The official rationale for the actions of the ECB and other central banks is that lower interest rates are needed to boost inflation and investment. But the euro zone remains in the grip of deflation and the ECB has lowered its own 2018 forecasts for growth in the region.
Opposition to present policies is not confined to criticism of the ECB. This week the Fitch rating agency reported that negative yielding government debt globally had now risen to more than $10 trillion following a 5 percent increase in bonds with a sub-zero yield. This means that the price of the underlying bond is rising, as yields and the price move in an inverse relationship.

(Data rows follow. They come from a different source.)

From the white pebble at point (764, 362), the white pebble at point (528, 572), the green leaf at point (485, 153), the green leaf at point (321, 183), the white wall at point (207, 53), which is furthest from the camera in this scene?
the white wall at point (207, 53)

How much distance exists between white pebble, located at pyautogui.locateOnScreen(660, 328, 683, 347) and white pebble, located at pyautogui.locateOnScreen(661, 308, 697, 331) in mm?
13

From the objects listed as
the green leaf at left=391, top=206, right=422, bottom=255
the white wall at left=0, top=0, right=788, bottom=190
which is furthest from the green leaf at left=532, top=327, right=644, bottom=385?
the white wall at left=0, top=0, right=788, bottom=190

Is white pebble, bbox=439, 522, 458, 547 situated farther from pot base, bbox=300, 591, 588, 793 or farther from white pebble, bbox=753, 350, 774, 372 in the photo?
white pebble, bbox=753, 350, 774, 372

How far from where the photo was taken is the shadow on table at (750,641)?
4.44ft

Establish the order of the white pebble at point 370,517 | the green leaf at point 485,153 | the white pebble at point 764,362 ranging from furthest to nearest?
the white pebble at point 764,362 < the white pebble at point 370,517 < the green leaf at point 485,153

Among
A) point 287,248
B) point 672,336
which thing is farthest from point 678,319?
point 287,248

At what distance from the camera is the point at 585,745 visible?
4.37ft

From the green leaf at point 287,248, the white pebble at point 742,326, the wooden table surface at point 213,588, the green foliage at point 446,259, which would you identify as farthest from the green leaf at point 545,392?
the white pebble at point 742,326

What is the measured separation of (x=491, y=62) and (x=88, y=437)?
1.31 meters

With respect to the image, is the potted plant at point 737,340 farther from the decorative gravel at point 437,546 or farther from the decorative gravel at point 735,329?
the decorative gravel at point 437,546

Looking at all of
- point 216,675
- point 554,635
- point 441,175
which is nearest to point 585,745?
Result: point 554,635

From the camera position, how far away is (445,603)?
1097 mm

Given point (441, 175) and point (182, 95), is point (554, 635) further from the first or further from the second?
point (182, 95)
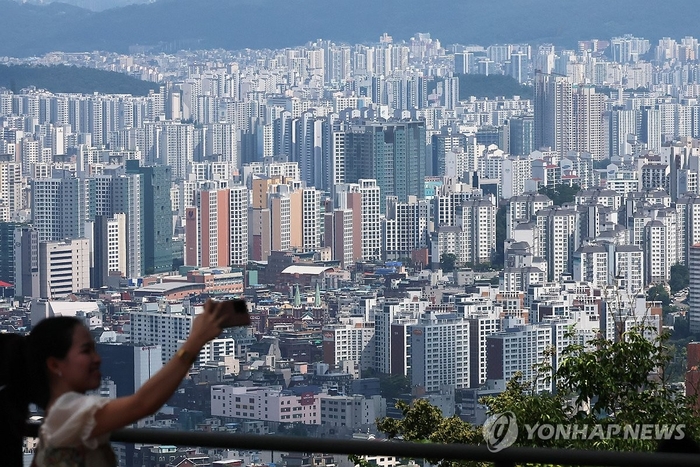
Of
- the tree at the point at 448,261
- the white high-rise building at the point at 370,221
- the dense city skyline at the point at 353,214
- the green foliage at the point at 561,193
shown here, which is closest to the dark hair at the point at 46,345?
the dense city skyline at the point at 353,214

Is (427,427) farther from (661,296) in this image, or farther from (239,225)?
(239,225)

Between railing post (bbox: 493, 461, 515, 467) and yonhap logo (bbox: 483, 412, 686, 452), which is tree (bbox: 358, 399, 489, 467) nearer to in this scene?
yonhap logo (bbox: 483, 412, 686, 452)

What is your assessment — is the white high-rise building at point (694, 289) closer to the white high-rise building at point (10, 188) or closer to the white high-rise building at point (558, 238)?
the white high-rise building at point (558, 238)

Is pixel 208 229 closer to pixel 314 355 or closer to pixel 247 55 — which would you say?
pixel 314 355

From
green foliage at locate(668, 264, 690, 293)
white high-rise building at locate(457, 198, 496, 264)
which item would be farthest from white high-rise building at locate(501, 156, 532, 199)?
green foliage at locate(668, 264, 690, 293)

Initially negative yields only affected the shortest-term bonds but the phenomenon is spreading and now encompasses seven-year German Bunds and 10-year Japanese government bonds. This is impacting heavily on insurance companies and pension funds which rely heavily on positive rates on government bonds to finance their operations.
Commenting on the $10 trillion mass of negative yielding sovereign debt, Bill Gross, the former head of the world’s largest bond trading firm, tweeted: “Global yields lowest in 500 years of recorded history … This is a supernova that will explode one day.” This refers to a situation in which interest rates begin to rise, leading to a fall in the price of bonds, thereby creating massive losses for investors who have purchased them at inflated prices.
Gross is by no means the only one warning of a possible financial catastrophe. Capital Group, which manages about $1.4 trillion in funds, has warned that negative interest rates are distorting financial markets and might lead to “potentially dangerous consequences.”
The head of the Los Angeles-based bond house DoubleLine, Jeffrey Gunlach, recently described negative interest rates as “the stupidest idea I have ever heard of” and warned that the “next major event” for financial markets could be when the ECB and the Bank of Japan cancel the experiment.
Larry Fink, the head of BlackRock, one of the world’s biggest hedge funds, recently wrote in a note to investors, that there had been plenty of discussion about how low interest rates had contributed to the inflation in asset prices. But, he continued, “not nearly enough attention has been paid to the toll these low rates—and now negative rates—are taking on the ability of investors to save and plan for the future.”
In other words, out of the horse’s mouth so to speak, comes the warning that the parasitic policies which have proved so beneficial to the hedge funds and other multi-billion dollar financial speculators are undermining the central foundations on which the financial system has rested for decades.